In turn, Abbas Al-Jubouri, a member of the Foreign Relations Committee in the Iraqi Parliament, praises the decision to end the UNAMI mission, considering it “a step in the right direction to achieve full sovereignty for Iraq.”

Al-Jubouri added in an interview with Shafaq News Agency: “After the experience of more than 20 years, Iraq can stand on its feet and does not need commandments, another opinion, or a mediator between it and the United Nations.”

The representative asserts, “The decision will not affect the relationship with any country. Rather, Iraq will feel – with this decision – more freely to take on its size and natural extension in dealing with the countries of the world in a way that preserves its independence and sovereignty. Iraq no longer needs mediators.”

Previous introduction to the decision

On February 16, 2024, Prime Minister Muhammad Shiaa Al-Sudani confirmed, during his meeting with the Under-Secretary-General of the United Nations and the head of the strategic review team for the work of the UNAMI mission in Iraq, Volker Peretz, that internal security and stability made it possible to end the political role of the UNAMI mission in Iraq. .

Al-Sudani pointed out in a statement to the Prime Minister’s Media Office, received by Shafaq News Agency, “the progress achieved in establishing internal security and stability, which made it possible to end the political role of the UNAMI mission in Iraq,” stressing that “the joint activities and programs of the United Nations organization can continue by transferring its activity to… competent organizations.

For his part, the Under-Secretary-General of the United Nations, according to the statement, expressed his optimism about “the security progress taking place in Iraq, and soon he will submit his comprehensive report on the work of the United Nations mission in Iraq, as the positive developments will enable the international organization to gradually end the mission’s work.”

Commenting on the request to end the work of UNAMI by the end of 2025, Shafaq News Agency sent a letter to the office of the United Nations Special Representative in Iraq, Jeanine Plasschaert, who responded: “We are not in the position to comment on that. The letter explains the position of the Iraqi government before the process of renewing UNAMI’s mandate. It is an issue between the government Iraq and the United Nations Security Council.

Last February, Plasschaert announced in a briefing to the Security Council that she would leave her position in late May 2024.

“Allegations of corruption” in the mission

On January 23, the British newspaper The Guardian revealed, in a shocking report, major corruption suspicions at the United Nations in its development program in Iraq, stressing that the United Nations has fueled the culture of bribery that has permeated Iraqi society since the overthrow of Saddam Hussein in 2003. .

The British newspaper said, “United Nations employees in Iraq are demanding bribes in exchange for helping businessmen win contracts for reconstruction projects in the country.”

The Guardian newspaper found that UNDP employees “demanded bribes of up to 15 percent of the contract value,” according to three employees and four contractors.

In return, the employee helps the contractor navigate the complex UNDP bidding system to ensure it passes the audit process.
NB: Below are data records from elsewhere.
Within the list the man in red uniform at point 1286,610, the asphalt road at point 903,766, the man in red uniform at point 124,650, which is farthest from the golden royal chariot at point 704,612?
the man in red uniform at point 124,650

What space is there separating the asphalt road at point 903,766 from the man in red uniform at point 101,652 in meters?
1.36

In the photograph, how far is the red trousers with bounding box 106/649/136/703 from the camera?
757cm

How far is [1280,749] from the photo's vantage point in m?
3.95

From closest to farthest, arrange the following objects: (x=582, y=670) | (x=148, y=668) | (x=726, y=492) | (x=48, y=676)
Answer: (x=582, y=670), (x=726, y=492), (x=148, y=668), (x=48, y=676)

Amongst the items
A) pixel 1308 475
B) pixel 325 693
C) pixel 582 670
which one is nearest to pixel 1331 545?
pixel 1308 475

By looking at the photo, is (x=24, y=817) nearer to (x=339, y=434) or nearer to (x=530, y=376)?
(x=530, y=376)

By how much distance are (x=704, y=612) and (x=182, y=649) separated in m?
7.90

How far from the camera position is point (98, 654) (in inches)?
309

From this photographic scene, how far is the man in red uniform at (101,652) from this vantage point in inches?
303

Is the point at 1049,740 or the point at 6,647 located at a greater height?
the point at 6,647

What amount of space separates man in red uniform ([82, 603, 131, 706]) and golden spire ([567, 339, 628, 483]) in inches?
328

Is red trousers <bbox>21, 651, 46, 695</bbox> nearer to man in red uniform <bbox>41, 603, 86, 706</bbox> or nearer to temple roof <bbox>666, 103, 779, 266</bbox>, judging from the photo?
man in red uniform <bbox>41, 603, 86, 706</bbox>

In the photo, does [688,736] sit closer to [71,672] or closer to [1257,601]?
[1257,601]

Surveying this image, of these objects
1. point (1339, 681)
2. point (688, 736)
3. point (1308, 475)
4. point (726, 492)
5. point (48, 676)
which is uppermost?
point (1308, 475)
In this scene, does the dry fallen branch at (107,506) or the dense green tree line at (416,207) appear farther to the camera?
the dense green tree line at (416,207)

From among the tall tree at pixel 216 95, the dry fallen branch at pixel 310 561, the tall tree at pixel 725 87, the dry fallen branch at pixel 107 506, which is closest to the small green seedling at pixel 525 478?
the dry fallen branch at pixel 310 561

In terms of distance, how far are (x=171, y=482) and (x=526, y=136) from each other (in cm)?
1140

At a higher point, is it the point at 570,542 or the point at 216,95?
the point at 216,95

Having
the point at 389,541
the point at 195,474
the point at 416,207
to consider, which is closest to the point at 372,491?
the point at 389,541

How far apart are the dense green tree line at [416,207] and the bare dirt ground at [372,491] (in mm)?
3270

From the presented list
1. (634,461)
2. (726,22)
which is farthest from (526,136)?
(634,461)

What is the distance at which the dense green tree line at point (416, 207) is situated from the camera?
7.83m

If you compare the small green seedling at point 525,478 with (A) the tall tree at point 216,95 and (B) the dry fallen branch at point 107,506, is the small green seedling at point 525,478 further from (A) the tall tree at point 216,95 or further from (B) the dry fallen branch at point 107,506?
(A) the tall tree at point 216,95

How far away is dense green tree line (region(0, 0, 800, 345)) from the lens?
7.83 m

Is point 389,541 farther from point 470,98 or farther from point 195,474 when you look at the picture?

One of the contractors, without The Guardian revealing his identity, said that UNDP employees “contacted them demanding bribes.”

This prompted UNAMI to issue a clarification about what it called “misleading information” indicating that Jeanine Plasschaert had left the country due to corruption issues.

The mission said in a statement, “UNAMI confirms that the departure of the Special Representative of the Secretary-General in May is consistent with established practices within the United Nations, including the usual rotation of senior United Nations officials.”

The statement added: “With regard to the Guardian newspaper’s report on corruption allegations, the United Nations Development Program (UNDP) issued a statement on January 23, 2024. Furthermore, we would like to emphasize that UNAMI and UNDP have different administrative and financial structures.”

UNAMI concluded its statement by saying: “We urge the media to prioritize accuracy and refrain from circulating misleading information. More broadly, the impact of misinformation and disinformation cannot be overestimated.”